Equality reform (V): risk of indirect discrimination in bonus schemes

2019-04-03T14:55:00
Spain

The judgment of the Spanish Court of Appeal of December 27, 2018 reminds us that the employer’s power to unilaterally establish a remuneration system is limited due to respect for work-life balance, and particularly, due to compliance with the principle of non-discrimination established in article 14 of the Constitution. It also proves the risk that bonus

April 3, 2019

The judgment of the Spanish Court of Appeal of December 27, 2018 reminds us that the employer’s power to unilaterally establish a remuneration system is limited due to respect for work-life balance, and particularly, due to compliance with the principle of non-discrimination established in article 14 of the Constitution. It also proves the risk that bonus schemes can cause indirect discrimination between workers of a different gender.

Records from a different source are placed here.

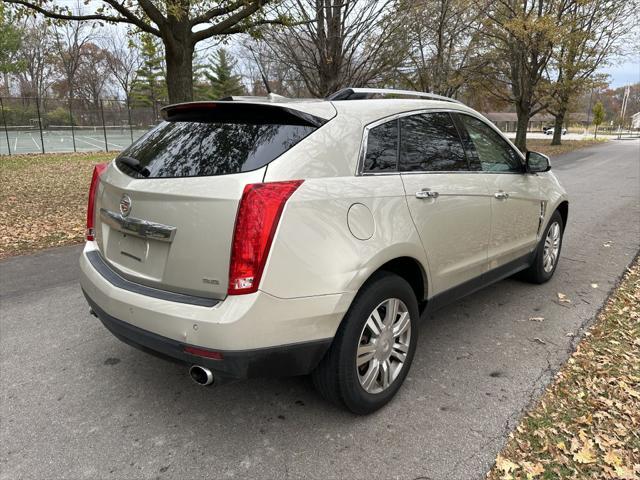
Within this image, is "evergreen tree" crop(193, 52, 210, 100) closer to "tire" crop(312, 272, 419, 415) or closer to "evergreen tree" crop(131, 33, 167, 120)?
"evergreen tree" crop(131, 33, 167, 120)

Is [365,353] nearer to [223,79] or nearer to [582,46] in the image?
[582,46]

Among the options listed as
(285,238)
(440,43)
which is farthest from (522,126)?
(285,238)

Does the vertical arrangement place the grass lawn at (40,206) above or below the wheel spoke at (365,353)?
below

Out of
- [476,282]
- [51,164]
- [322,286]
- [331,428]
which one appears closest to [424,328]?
[476,282]

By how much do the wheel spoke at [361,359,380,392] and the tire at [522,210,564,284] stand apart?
2583 millimetres

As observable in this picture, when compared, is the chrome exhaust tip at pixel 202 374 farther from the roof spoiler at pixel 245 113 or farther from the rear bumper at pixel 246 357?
the roof spoiler at pixel 245 113

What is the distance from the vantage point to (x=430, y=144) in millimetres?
3207

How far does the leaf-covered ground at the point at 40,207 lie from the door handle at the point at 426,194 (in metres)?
5.40

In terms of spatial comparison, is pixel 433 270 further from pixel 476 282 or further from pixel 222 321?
pixel 222 321

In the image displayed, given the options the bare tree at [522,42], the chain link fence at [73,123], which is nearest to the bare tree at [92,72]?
the chain link fence at [73,123]

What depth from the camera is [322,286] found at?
2.33 meters

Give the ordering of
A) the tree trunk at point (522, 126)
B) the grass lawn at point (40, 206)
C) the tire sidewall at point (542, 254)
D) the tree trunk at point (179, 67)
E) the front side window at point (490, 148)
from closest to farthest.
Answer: the front side window at point (490, 148) < the tire sidewall at point (542, 254) < the grass lawn at point (40, 206) < the tree trunk at point (179, 67) < the tree trunk at point (522, 126)

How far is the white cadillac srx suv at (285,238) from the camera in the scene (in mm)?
2217

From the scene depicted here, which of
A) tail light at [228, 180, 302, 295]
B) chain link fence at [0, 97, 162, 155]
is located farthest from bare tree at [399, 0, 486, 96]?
chain link fence at [0, 97, 162, 155]
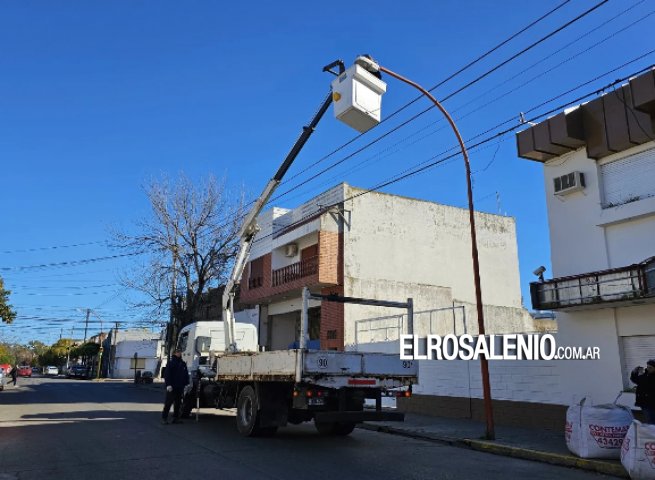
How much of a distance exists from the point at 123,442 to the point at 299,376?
11.5ft

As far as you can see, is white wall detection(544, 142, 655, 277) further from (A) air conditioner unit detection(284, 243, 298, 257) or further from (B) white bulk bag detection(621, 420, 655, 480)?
(A) air conditioner unit detection(284, 243, 298, 257)

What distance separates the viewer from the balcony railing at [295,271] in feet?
83.3

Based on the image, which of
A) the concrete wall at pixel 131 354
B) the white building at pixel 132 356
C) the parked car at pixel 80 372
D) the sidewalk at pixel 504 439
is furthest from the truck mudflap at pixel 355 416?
the parked car at pixel 80 372

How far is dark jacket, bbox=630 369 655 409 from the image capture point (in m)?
8.77

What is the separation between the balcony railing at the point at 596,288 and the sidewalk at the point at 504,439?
2779 mm

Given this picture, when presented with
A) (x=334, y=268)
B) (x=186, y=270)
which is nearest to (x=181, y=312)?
(x=186, y=270)

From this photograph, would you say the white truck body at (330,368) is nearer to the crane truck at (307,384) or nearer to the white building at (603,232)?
the crane truck at (307,384)

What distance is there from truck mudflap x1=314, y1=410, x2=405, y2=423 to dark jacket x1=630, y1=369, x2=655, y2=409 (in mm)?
4140

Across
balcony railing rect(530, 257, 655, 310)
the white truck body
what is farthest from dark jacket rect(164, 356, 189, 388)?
balcony railing rect(530, 257, 655, 310)

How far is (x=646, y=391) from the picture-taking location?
883 centimetres

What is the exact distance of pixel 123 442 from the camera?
380 inches

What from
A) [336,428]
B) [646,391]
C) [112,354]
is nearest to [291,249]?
[336,428]

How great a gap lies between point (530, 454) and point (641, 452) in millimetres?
2356

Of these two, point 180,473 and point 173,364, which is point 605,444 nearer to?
point 180,473
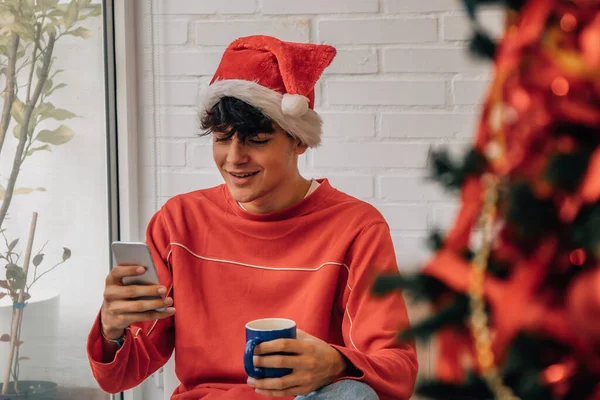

Following a legal challenge made by the trade union CGT, the court analyzed a case of indirect discrimination caused by an incentive scheme unilaterally established by the companies Teyame and Datono.

The court partially annulled the bonus scheme because it imposed requirements that were detrimental to pregnant employees, new mothers, breastfeeding employees and those undertaking adoption or fostering.

Apart from the interest of the case at hand, this judgment is interesting because in addition to exemplifying the risk that the bonus system may cause indirect discrimination, it has an impact on what is a highly topical issue in the area of pay and benefits: the gender pay gap.

This issue plays a key role socially and politically worldwide, and in the legal sphere in Spain. In Spain, Royal Decree Law 6/2019 of March 1 recently came into force; it introduces urgent measures to guarantee equality of treatment and opportunities between men and women in employment and occupation, in an attempt to bridge the gender pay gap.

Of the changes brought in by the royal decree law, we highlight the obligations to (i) establish a registry of disaggregated salary information by gender and professional classification, and (ii) justify the gender pay gap in companies with over 50 employees when it reaches 25%.

Here is the connection with the judgment by the Court of Appeals of December 2018, because a justification of the gender pay gap may be the effect of a bonus system when the requirements for accrual have not been met, providing the requirements were not related to the gender of employees.

The reality is that it is difficult to find instances where someone is paid less merely due to their gender, but it is not so difficult to find bonus systems that could cause indirect discrimination, because of including salary add-ons and bonuses that reward availability and presence, making it harder for people exercising their right to work-life balance due to circumstances such as pregnancy, labor, birth and childcare to meet the targets to receive the salary items.

The court’s judgment concludes that the establishment of remuneration plans unilaterally by the company is one of the business management and organization powers recognized in article 37 of the Constitution and in article 20 of the Spanish Workers Statute. However, these powers are restricted due to respect for workers’ fundamental rights and due to observance of the law.

In the case analyzed, the Court of Appeals ruled as follows regarding each of the items of Teyame’s and Datono’s bonus system that the trade union challenged:

  • First, regarding the challenge of the requirements to be present in the company for at least one calendar month in the corresponding period, and to be an active company employee on the date on which the incentive is paid out, the court partially annulled those requirements for cases in which the person is not an active employee due to pregnancy, childbirth, breastfeeding, adoption or fostering, to guarantee work-life balance and thus guarantee effective equality between men and women.
  • Another challenge was on the requirement for entitlement to the bonus accrued during the period of reference that a certain percentage of absenteeism due to illness, non-occupational accident or occupational accident could not be exceeded, when prevention measures have not been observed. However, the court considered this requirement lawful.
  • It also found the proportional reduction in the bonus according to the number of days worked in the month of payment in the cases of maternity and high-risk pregnancy to be lawful, because it is a reflection of the suspension of the employment contract.
  • Finally, the court annulled the requirement of not having been given a written warning in the two months before the month in which the bonus is paid out, because this is a clear sanction on salary (“multa de haber”) banned by article 58.3 of the Spanish Workers Statute.

Based on the judgment, case law and Royal Decree Law 6/2019, it is clear that company remuneration policies must be evaluated to avoid indirect discrimination.